• WHAT YOU NEED TO DO:
(a) Using the post on improving SEO with DNN, decide whether each statement agrees with it: (i) The webinar demo was done on version 7.2.2 of DNN. (ii) The URL Providers functionality is available only in Evoq Content. (iii) The author answered the questions by emailing each participant individually. For each, answer yes or no and quote the deciding words.
(b) Reproduce everything in the post on improving SEO with DNN from "Insights on How" down to "question at once.".
(c) Write what comes next in the post on improving SEO with DNN, starting after its last sentence.

• PAGE TEXT:
********

Insights on How to Improve Your SEO with DNN


Recently, I presented a webinar,
How to Improve Your SEO with DNN. It was a well-attended session with a torrent of questions that I couldn’t keep up with or answer in the time available. I’m always happy to see people engaged in a topic and like to answer their questions. Instead of the usual practice of emailing individual answers, I decided to share the questions and provide the answers. Thanks to all who participated.
And now, onto the questions. I have grouped these into general categories to give a generic answer that hopefully efficiently answers more than one question at once.
On SEO features within DNN Editions
Questions:
Does this Webinar refer to the DNN Platform or Evoq Content & Social products? [Jeremy]
Is the URL Preview and Customization available only in the DNN Licensed versions? [David]
So the Advanced URL Management is only available in Evoq Content? [Megan]
Can the URL Providers be used with DNN Platform, or is it only available in Evoq Content and Evoq Social? [Jeremy]
Answer:
Most of the features covered in the webinar are available in our
open source DNN Platform. A few features, however, are exclusively available in our commercial edition, Evoq Content:
- URL Testing and Preview function
- Creation of custom redirects for pages and creation of URLs with various domains
The URL Providers functionality is built into all versions of DNN. The bulk of the information (structuring content, custom URLs) is applicable to all versions of DNN, though the webinar demo was done on version 7.2.2 of DNN. I recommend that
everyone upgrade to the latest version of DNN to take advantage of these features.

********

• INFORMATION SHOWN:
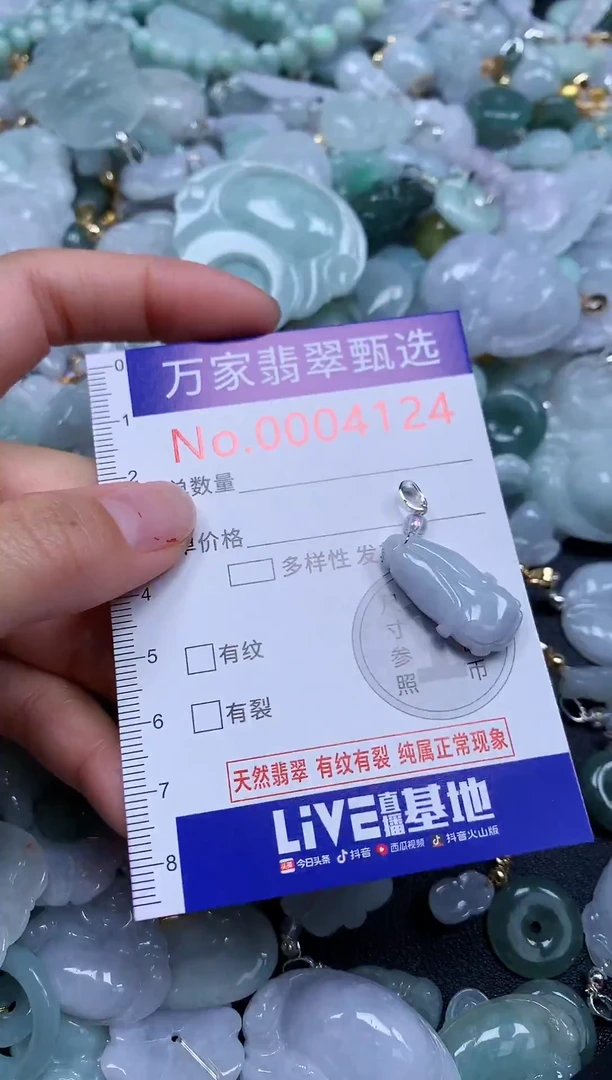 吊坠(不含链)未镶嵌翡翠4124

********

• RESULTS FOR EACH TASK:
(a)
(i) Yes: "though the webinar demo was done on version 7.2.2 of DNN"
(ii) No: "The URL Providers functionality is built into all versions of DNN."
(iii) No: "Instead of the usual practice of emailing individual answers, I decided to share the questions and provide the answers."

(b)
Insights on How to Improve Your SEO with DNN


Recently, I presented a webinar,
How to Improve Your SEO with DNN. It was a well-attended session with a torrent of questions that I couldn’t keep up with or answer in the time available. I’m always happy to see people engaged in a topic and like to answer their questions. Instead of the usual practice of emailing individual answers, I decided to share the questions and provide the answers. Thanks to all who participated.
And now, onto the questions. I have grouped these into general categories to give a generic answer that hopefully efficiently answers more than one question at once.

(c)
On Duplicate Content
Questions:
Duplicate Content – does the use of Vanity URLs hurt page ranking? [Dan]
If you create a page named "login.aspx" that is used to display a custom login module that is used instead of the default login page, does DNN consider the new page a duplicate page? [Clay]
Would you think that having a different language version of the same content is classed as duplicate content? [Chris]
Answer:

Photo source: User Sam UL on
flickr.
Duplicate Content refers to content that is reachable by a search engine under more than one URL. To enforce a single URL per page of content,
search engines penalize pages that are available under more than one URL by either ranking lower or completely excluding from search results. This keeps quality high in search results: nobody likes seeing a Search Engine Results Page (SERP) with 10 different variations of the same content.
Vanity URLs
Vanity URLs refer to short URLs using a persons real name, alias or username within a site. For the most part, a search engine crawler cannot distinguish between a user profile page and a page of content about a person. So the concept of vanity URLs is meaningless from the search engine point of view. Many pages accessed by vanity URLs will look similar to a search engine. But very similar is NOT duplicate.
As long as each page is different, it’s not duplicate content.
Login Pages
With respect to the login pages in DNN: it is possible to create a customized login page that replaces the standard DNN login functionality. As the custom page replaces the standard control, it is not duplicate content, because only one version of the page exists for the URL. Also,
nobody tries to get their login page to rank, so it’s not really worth worrying about these types of pages.
Localization
Different language is another item that often comes up under duplicate content discussions. It is a good idea to have localized pages if you have a global audience who expect to see content in their native language.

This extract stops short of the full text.